Autre indicateur intéressant, les intervalles de matchs entre deux nouveaux gardiens. Alors que dans les périodes précédentes, il était rare de voir des années sans nouveau (1976, 1974, 1971, 1970…), les intervalles s’allongent désormais : entre les débuts de Mickaël Landreau en juin 2001 et ceux de Sébastien Frey en novembre 2007, il s’est écoulé plus de six ans, soit 88 matchs avant qu’un nouveau gardien n’ait sa chance. Et plus de cinq ans et 75 matchs entre Cédric Carrasso (juin 2011) et Benoît Costil (novembre 2016). On remarquera que dans les deux cas, les quatre portiers concernés n’ont pas vraiment fait carrière (11 sélections pour Landreau, 2 pour Frey, 1 pour Costil et Carrasso).

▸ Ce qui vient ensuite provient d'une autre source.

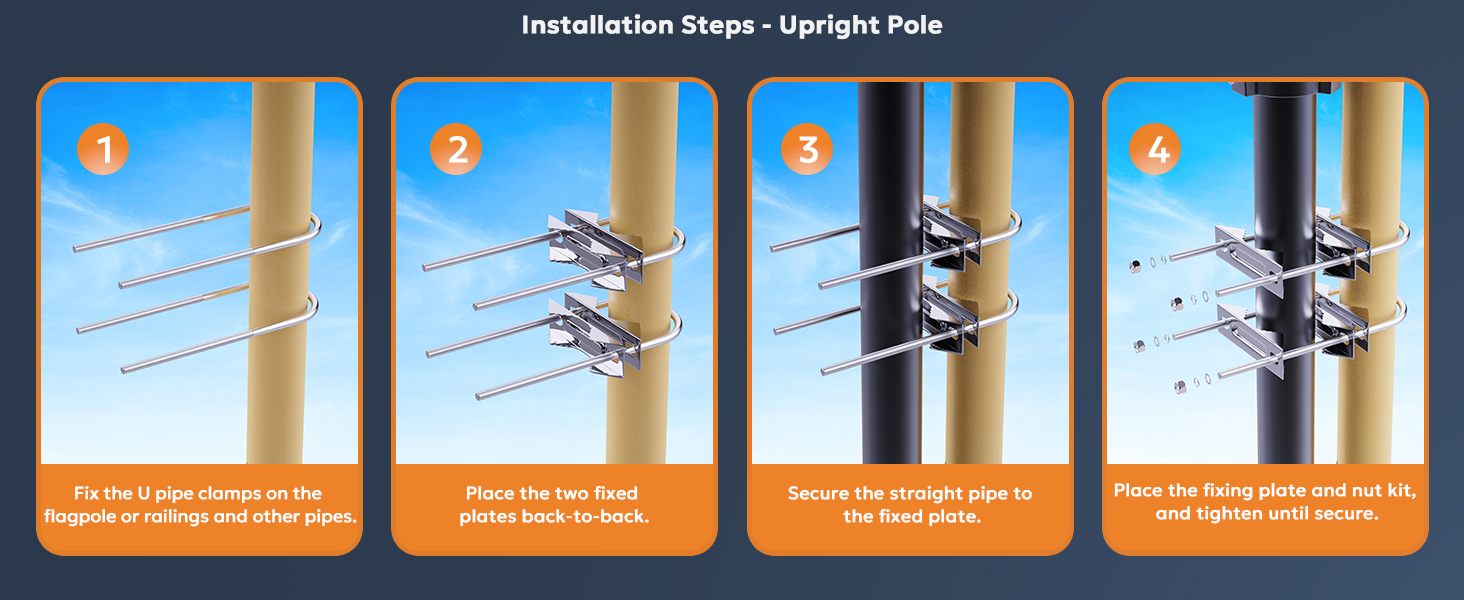 Installation Steps - Upright Pole

1

Fix the U pipe clamps on the flagpole or railings and other pipes.

2

Place the two fixed plates back-to-back.

3

Secure the straight pipe to the fixed plate.

4

Place the fixing plate and nut kit, and tighten until secure.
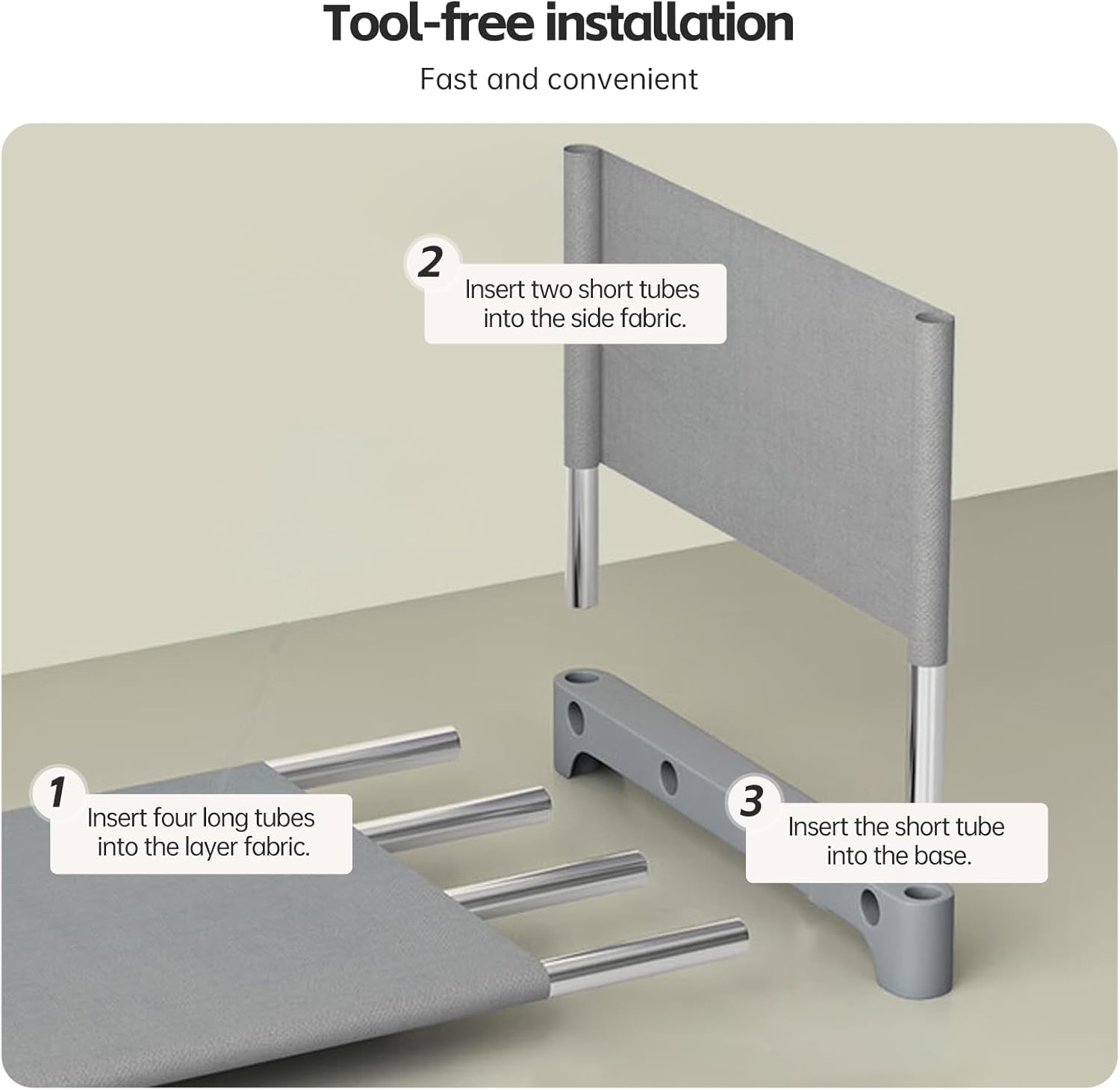 Tool-free installation

Fast and convenient

2
Insert two short tubes into the side fabric.

1
Insert four long tubes into the layer fabric.

3
Insert the short tube into the base.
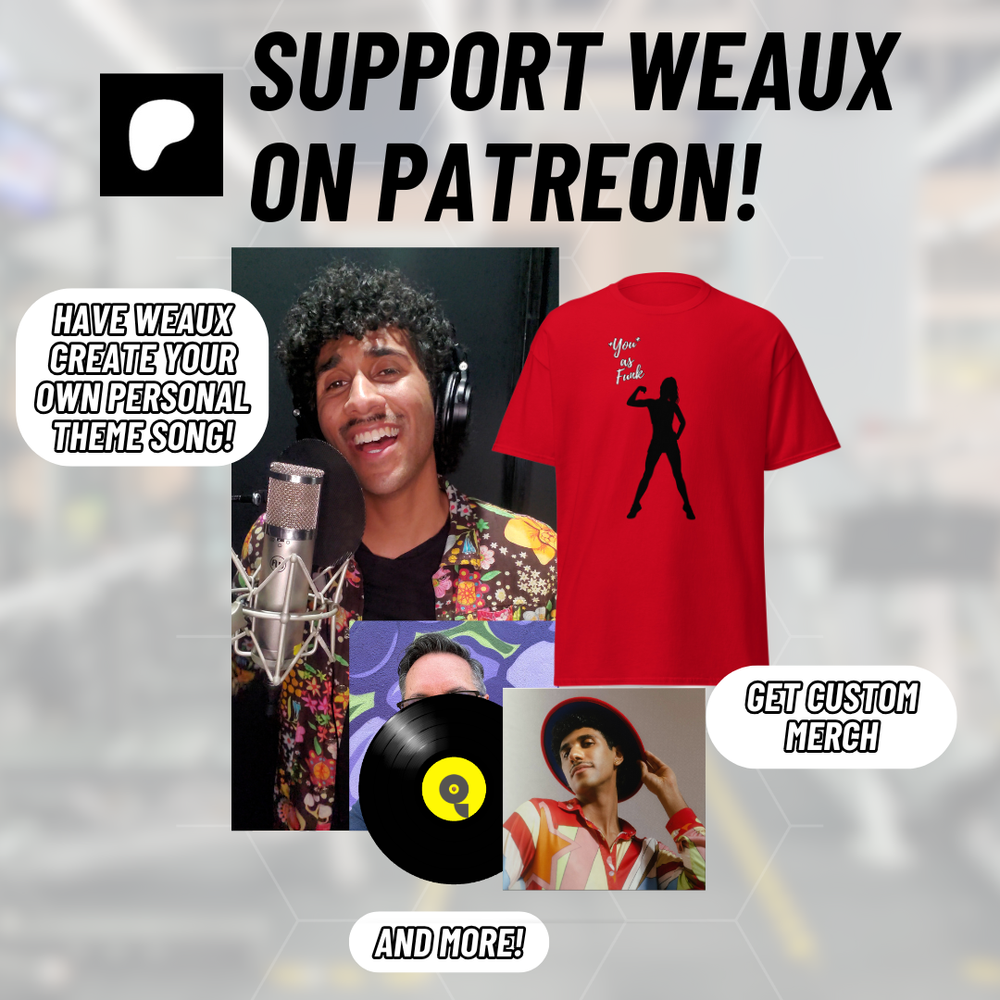 SUPPORT WEAUX ON PATREON!

HAVE WEAUX CREATE YOUR OWN PERSONAL THEME SONG!

"You" as Funk

GET CUSTOM MERCH

AND MORE!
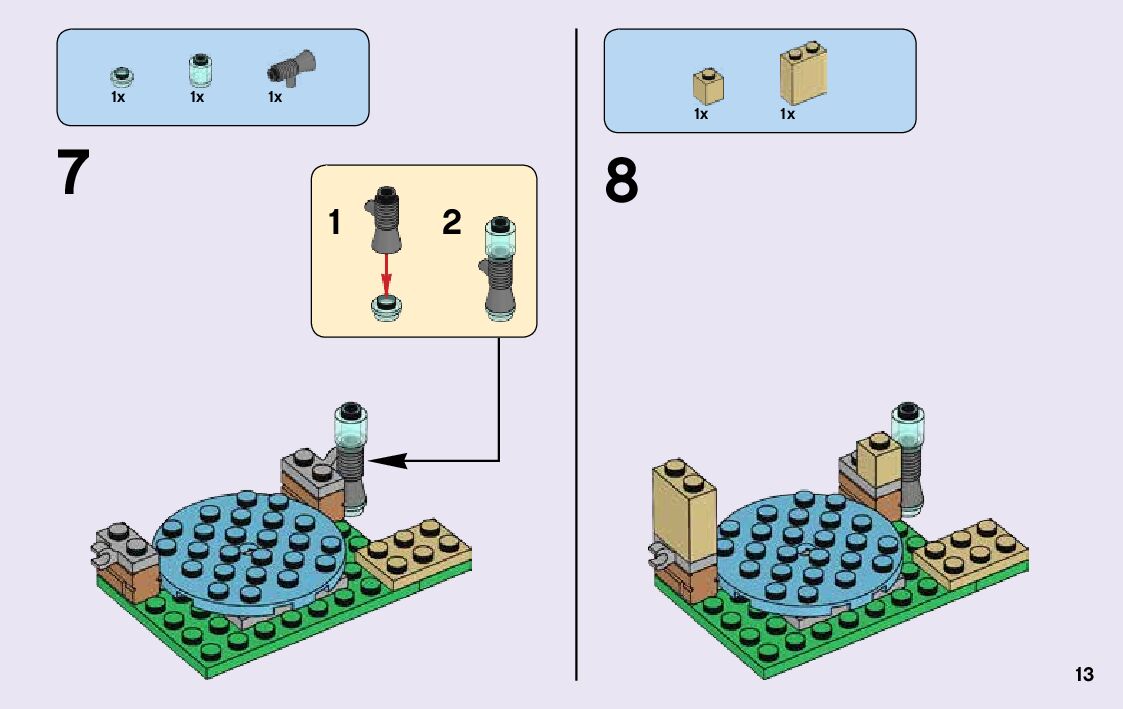 1x 1x 1x

7

1 2

1x 1x

8

13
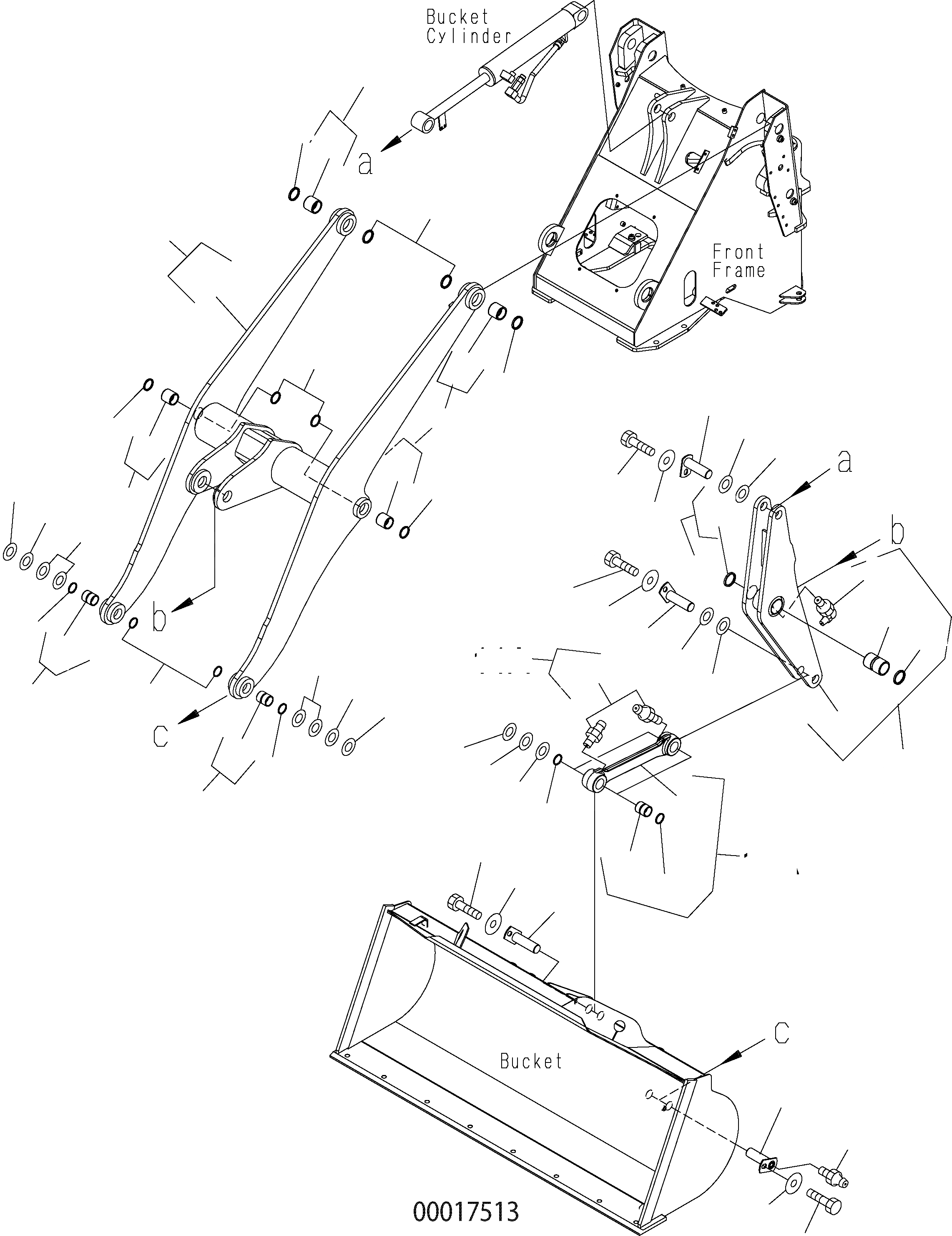 Bucket Cylinder

a

Front Frame

a

b

b

c

Bucket

c

00017513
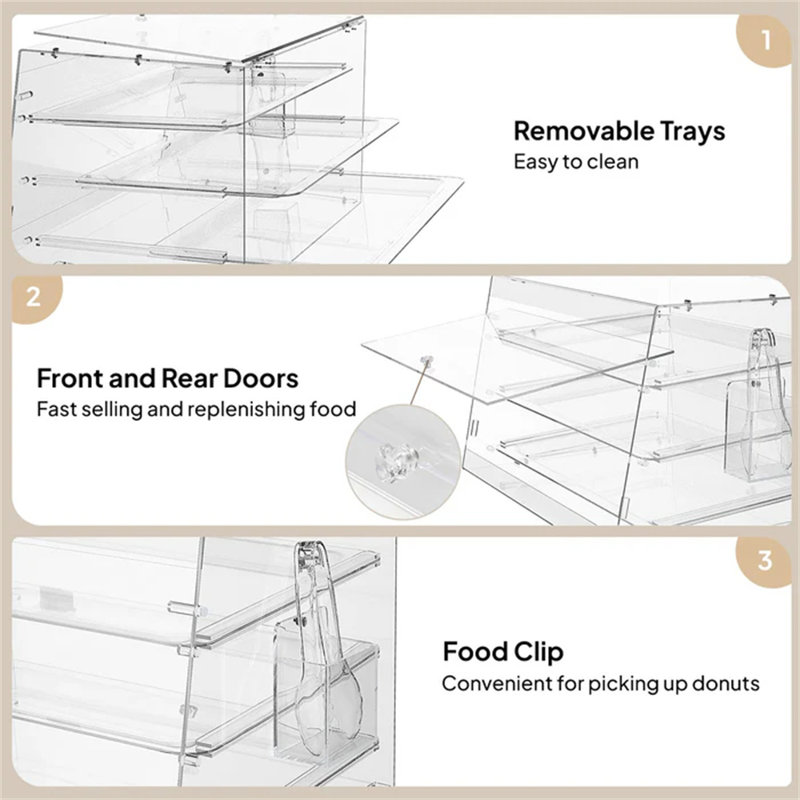 1

Removable Trays
Easy to clean

2

Front and Rear Doors
Fast selling and replenishing food

3

Food Clip
Convenient for picking up donuts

Auparavant, les intervalles étaient quasi inexistants avant-guerre : il faudra attendre 1923 pour voir un premier intervalle significatif de 20 matchs (près de quatre ans) entre deux nouveaux gardiens, Charles Berthelot et Jacques Dhur. Lors des dix premières années entre 1904 et 1914, on compte pas moins de douze gardiens différents pour seulement 35 matchs ! A titre de comparaison, depuis 2010 et Stéphane Ruffier, seuls six nouveaux portiers ont été lancés. Lors de la deuxième période (1940-1983), les intervalles se font plus conséquents, même si le maximum ne dépasse pas 21 matchs (entre 1953 et 1957). Et il devient fréquent d’attendre entre 15 et 20 matchs pour voir un nouveau gardien arriver.

Mike Maignan est bien installé dans la hiérarchie maintenant que Hugo Lloris et Steve Mandanda ont annoncé la fin de leur carrière internationale. Un temps concurrencé par Benjamin Lecomte (en juin 2019), Maignan est largement en avance sur d’autres prétendants. Il est désormais titulaire indiscutable, renforcé par une année 2023 convaincante, un excellent Euro 2024 et une grande sécurité apportée sur les pénalties et tirs au but. Le Lensois Brice Samba a bénéficié de l’excellente saison 2022-23 de son club, alors vice-champion de France, et de ses prestations très convaincantes. Il a honoré sa première sélection à Faro contre Gibraltar en juin 2023, à plus de 29 ans.